In the data below, put every line from the one containing "Positionally speaking, is" through the one containing "18.1 meters", both included, into a JSON list of strings, one string per line. Leave out blank lines.

☆ ☆ ☆

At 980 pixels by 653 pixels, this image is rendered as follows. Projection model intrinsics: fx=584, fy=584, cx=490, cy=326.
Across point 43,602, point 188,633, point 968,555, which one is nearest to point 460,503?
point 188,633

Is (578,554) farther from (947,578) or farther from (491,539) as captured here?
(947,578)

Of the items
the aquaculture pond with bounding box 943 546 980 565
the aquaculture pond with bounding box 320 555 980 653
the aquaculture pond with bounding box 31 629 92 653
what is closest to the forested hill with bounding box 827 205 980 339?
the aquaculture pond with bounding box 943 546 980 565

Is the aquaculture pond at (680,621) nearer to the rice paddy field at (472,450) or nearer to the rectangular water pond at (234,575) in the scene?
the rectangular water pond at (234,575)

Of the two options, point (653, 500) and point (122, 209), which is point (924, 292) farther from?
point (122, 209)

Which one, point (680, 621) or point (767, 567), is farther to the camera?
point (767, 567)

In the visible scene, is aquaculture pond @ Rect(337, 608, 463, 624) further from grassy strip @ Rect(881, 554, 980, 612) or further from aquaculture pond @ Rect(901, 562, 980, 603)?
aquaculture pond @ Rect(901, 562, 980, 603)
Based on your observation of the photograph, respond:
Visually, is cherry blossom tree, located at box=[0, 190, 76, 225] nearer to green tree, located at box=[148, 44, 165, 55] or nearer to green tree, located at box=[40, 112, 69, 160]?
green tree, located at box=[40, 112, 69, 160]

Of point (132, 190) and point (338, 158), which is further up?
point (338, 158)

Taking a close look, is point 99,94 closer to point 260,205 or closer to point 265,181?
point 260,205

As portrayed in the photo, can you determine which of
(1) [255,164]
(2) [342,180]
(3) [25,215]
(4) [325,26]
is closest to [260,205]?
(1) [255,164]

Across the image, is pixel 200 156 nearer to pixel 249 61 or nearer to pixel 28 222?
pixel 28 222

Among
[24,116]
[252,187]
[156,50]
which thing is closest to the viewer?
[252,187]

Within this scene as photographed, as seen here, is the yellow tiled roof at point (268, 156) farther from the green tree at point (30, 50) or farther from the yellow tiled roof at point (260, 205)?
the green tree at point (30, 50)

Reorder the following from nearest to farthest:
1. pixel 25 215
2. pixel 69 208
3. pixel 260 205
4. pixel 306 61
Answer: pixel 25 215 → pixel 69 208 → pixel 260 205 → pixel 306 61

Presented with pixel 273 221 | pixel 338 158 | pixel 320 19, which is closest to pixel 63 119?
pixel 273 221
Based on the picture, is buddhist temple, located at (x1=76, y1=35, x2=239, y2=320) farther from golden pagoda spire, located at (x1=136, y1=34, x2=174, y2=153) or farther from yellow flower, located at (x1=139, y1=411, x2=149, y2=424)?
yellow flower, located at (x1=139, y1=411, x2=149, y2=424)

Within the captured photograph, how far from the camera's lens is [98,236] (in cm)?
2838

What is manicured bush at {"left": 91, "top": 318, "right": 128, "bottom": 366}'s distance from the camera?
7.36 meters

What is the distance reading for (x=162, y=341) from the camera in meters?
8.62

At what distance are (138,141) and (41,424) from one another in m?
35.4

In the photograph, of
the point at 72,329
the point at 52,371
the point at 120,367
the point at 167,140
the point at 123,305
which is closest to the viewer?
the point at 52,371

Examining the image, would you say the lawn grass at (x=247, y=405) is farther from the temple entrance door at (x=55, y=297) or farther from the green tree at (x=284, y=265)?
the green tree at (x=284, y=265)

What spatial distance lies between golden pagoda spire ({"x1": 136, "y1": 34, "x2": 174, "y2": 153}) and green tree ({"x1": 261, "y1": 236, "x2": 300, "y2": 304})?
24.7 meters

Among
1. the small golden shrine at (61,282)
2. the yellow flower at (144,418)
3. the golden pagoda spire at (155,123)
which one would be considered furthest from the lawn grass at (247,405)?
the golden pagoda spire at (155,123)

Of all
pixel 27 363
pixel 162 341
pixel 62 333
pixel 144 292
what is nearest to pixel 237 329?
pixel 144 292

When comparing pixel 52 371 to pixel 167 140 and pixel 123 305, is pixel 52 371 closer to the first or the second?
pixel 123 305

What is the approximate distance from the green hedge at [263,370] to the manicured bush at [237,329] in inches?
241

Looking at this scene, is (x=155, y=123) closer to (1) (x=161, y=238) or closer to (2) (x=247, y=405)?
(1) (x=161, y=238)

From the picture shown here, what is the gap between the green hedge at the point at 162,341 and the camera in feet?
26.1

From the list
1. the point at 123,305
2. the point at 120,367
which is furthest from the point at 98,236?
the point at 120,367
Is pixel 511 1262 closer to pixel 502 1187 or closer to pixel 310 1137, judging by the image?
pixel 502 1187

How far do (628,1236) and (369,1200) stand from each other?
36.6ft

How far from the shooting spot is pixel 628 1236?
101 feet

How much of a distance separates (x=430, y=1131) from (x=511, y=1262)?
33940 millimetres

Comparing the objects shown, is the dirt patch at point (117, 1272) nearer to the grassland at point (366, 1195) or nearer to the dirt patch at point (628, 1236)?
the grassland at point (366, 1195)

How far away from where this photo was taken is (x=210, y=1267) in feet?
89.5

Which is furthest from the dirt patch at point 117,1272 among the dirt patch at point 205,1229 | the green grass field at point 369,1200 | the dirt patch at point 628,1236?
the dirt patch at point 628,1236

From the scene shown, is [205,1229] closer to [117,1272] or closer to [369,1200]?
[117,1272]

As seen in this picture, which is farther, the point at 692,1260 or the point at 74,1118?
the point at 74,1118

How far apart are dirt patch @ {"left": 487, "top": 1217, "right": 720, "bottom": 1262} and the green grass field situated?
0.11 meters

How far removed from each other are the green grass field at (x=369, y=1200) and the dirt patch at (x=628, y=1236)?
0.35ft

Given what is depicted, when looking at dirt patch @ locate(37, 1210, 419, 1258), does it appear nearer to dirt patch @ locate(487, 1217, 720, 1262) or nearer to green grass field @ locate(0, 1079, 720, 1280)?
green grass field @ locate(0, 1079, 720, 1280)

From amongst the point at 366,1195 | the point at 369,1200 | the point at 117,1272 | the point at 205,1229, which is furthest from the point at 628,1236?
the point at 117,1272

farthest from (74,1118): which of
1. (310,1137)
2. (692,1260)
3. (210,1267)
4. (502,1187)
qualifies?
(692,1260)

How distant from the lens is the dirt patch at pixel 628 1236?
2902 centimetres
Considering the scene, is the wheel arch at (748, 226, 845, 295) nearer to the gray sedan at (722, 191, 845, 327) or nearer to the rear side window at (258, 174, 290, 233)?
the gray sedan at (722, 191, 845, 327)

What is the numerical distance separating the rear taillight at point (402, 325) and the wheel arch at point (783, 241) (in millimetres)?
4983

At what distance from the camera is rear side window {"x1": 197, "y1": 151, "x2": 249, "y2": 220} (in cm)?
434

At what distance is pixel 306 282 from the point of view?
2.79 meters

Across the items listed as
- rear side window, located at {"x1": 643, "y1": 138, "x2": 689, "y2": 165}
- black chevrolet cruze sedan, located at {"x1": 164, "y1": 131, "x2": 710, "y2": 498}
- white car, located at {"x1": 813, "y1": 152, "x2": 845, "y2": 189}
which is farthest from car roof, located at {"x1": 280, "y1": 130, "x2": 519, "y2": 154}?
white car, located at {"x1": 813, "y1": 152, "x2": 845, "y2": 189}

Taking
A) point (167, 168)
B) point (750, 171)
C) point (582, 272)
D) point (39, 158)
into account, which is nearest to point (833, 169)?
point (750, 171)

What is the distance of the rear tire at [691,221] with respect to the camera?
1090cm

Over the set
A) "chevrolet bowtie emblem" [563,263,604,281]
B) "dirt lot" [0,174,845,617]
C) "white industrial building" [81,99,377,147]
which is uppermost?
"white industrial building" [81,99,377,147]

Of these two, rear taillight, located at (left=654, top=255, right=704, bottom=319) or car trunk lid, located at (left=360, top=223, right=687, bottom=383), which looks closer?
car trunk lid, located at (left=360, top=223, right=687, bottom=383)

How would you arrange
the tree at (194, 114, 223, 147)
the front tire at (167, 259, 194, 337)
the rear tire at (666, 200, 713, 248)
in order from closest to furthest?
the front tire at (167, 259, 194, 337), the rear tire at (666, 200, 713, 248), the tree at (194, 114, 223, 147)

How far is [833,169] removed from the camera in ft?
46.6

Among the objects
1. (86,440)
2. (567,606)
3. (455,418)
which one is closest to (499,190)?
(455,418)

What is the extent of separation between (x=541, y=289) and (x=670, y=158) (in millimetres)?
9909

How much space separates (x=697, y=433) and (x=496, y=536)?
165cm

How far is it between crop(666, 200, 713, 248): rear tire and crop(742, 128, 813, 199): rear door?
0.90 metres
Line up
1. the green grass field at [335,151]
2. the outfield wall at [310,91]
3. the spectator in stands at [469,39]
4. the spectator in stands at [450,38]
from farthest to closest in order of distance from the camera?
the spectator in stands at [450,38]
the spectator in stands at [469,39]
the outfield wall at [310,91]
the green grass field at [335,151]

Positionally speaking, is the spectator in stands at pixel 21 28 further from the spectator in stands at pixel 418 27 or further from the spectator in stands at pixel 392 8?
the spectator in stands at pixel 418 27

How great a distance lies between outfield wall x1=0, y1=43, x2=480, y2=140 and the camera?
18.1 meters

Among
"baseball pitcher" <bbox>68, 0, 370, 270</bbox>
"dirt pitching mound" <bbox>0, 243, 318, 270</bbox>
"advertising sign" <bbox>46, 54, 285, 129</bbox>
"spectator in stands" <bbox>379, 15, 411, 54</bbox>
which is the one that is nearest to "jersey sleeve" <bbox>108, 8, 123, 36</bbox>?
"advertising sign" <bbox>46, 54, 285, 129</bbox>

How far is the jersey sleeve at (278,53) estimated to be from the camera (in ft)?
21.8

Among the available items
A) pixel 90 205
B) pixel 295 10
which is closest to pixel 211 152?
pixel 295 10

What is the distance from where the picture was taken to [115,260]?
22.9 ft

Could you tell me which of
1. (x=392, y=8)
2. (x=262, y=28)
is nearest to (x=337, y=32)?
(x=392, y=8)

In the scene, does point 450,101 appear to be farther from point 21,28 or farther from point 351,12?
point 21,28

☆ ☆ ☆

### [Written response]
[
  "Positionally speaking, is the spectator in stands at pixel 21 28 further from the spectator in stands at pixel 418 27 or further from the spectator in stands at pixel 392 8?",
  "the spectator in stands at pixel 418 27",
  "How great a distance lies between outfield wall x1=0, y1=43, x2=480, y2=140 and the camera?",
  "18.1 meters"
]